═══ SOURCE EXCERPT ═══
Facing the present
Two artists interpret the Postmodern age
By Roshanak Keyghobadi
October 5, 2001
The Iranian
Click on images to see larger paintings
Farah Ossuli is a painter and Hadi Farahani is a caricaturist. Although
their style, technique and medium of their choice are very different from
one another, they are tied together by their use of traditional miniature
painting iconography and introduction of the contemporary issues and spaces
in their frame of work.
Both Farah Ossuli and Hadi Farahani have graphic design
backgrounds. Ossuli graduated from College of Fine Arts at Tehran University
in 1977 and she lives in Iran. Farahani completed his high school studies
as a graphic design major at high school of visual arts for boys in Tehran
and he lives in Canada. Ossuli works in guache on heavy cardboard and in
full color. She studied traditional miniature painting under Mahmoud Farshchian
and her knowledge and mastery of traditional miniature painting techniques
and color combinations are obvious in her paintings.
What makes her work differ from traditional miniature paintings is how
she creates and divides the format and visual spaces in a modernist style.
Her style of positioning the elements and figures in relationship to created
spaces, and the contrast between shapes, colors and textures produces the
feeling of simultaneous presence of past and present, old and new in her
work. She creates constant interaction between sharp and soft forms, dark
and bright colors, textured and flat surfaces, decorative and minimalist
compositions in her paintings.
Ossuli selects formats that mostly consists of stripes
of rectangular spaces crowded with female or male figures, trees, birds
and flowers that are in contrast to stripes or planes of empty spaces next
to them. In this style, Ossuli puts congested against void and enclosed
against open. She invites you inside and yet shows you the outside. The
dark and muddy colors are sitting besides brilliant and radiant colors in
her paintings as if she is drawing the attention of the viewer to life's
dual concepts.
Titles such as, Nest and Flight, Meeting Night, Beginning
and End, Khosrow and Shirin, Yosef and Zolaykha indicates
that Ossuli's subject matters are mostly very poetic or based on famous
stories like Ferdosi's Shahnameh, Saadi's Boostan or other
classic writings of the past. Her compositions and choice of colors create
calm and quite. It is as if Ossuli's miniature beings had accepted their
place in this contrasting environment and are in harmony with their painted
faith, although their stripes of rectangular lives are getting narrower
and tighter and Ossuli is covering their surrounding with more void and
dark planes.
Are Ossuli's miniature people representing the past
or the present? Why Ossuli selects this kind of format for her paintings?
Are her contrasting spaces squeezing the colorful miniature beings and narrowing
their windows of existence or broadening their landscape of vision? Are
these people peaking through Ossuli's windows to see and explore environment
of present or are they inviting us into their world of past?
═══ SUPPLIED DATA ═══
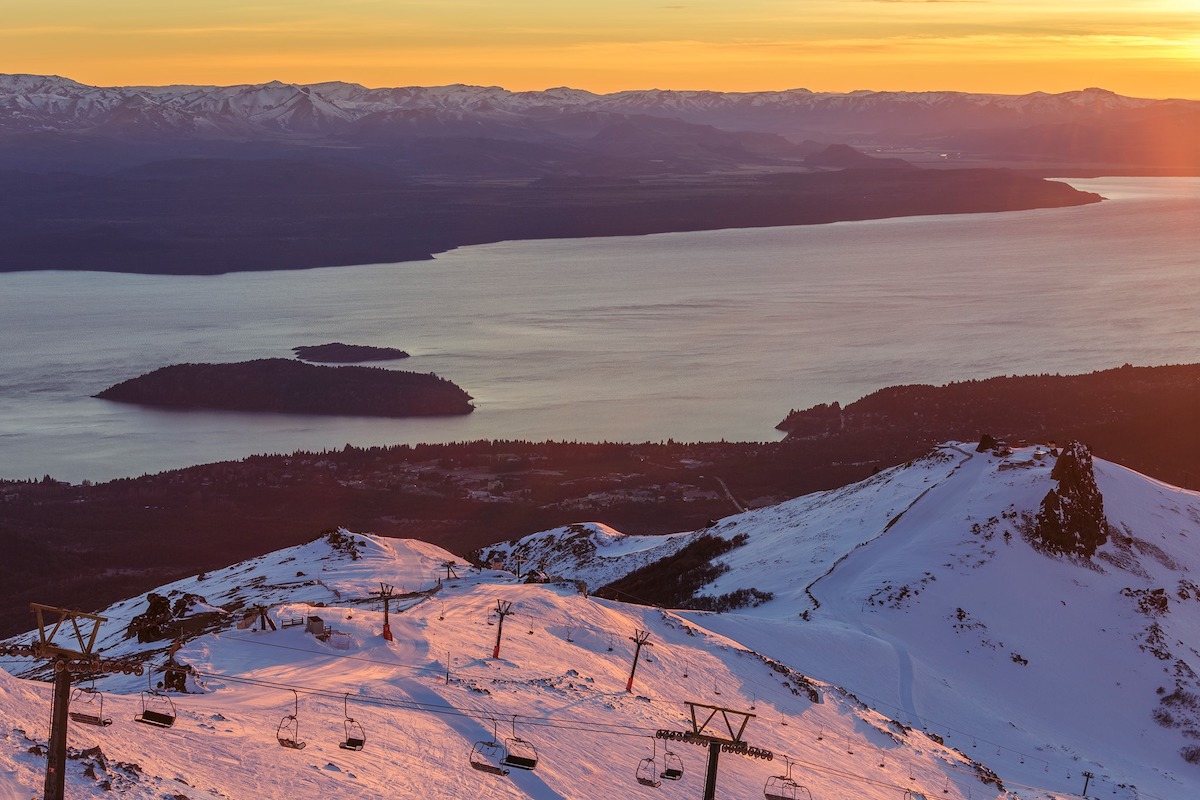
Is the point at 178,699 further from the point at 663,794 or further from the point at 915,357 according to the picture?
═══
In the article on the two artists above, rewrite the paragraph beginning "Both Farah Ossuli and Hadi Farahani" as a short bulleted list that keeps its main facts.

- Both artists have backgrounds in graphic design.
- Ossuli graduated from the College of Fine Arts at Tehran University in 1977 and lives in Iran.
- Farahani majored in graphic design at the high school of visual arts for boys in Tehran and lives in Canada.
- Ossuli works in full color, using gouache on heavy cardboard.
- She studied traditional miniature painting under Mahmoud Farshchian, and her mastery of its techniques and color combinations is evident in her paintings.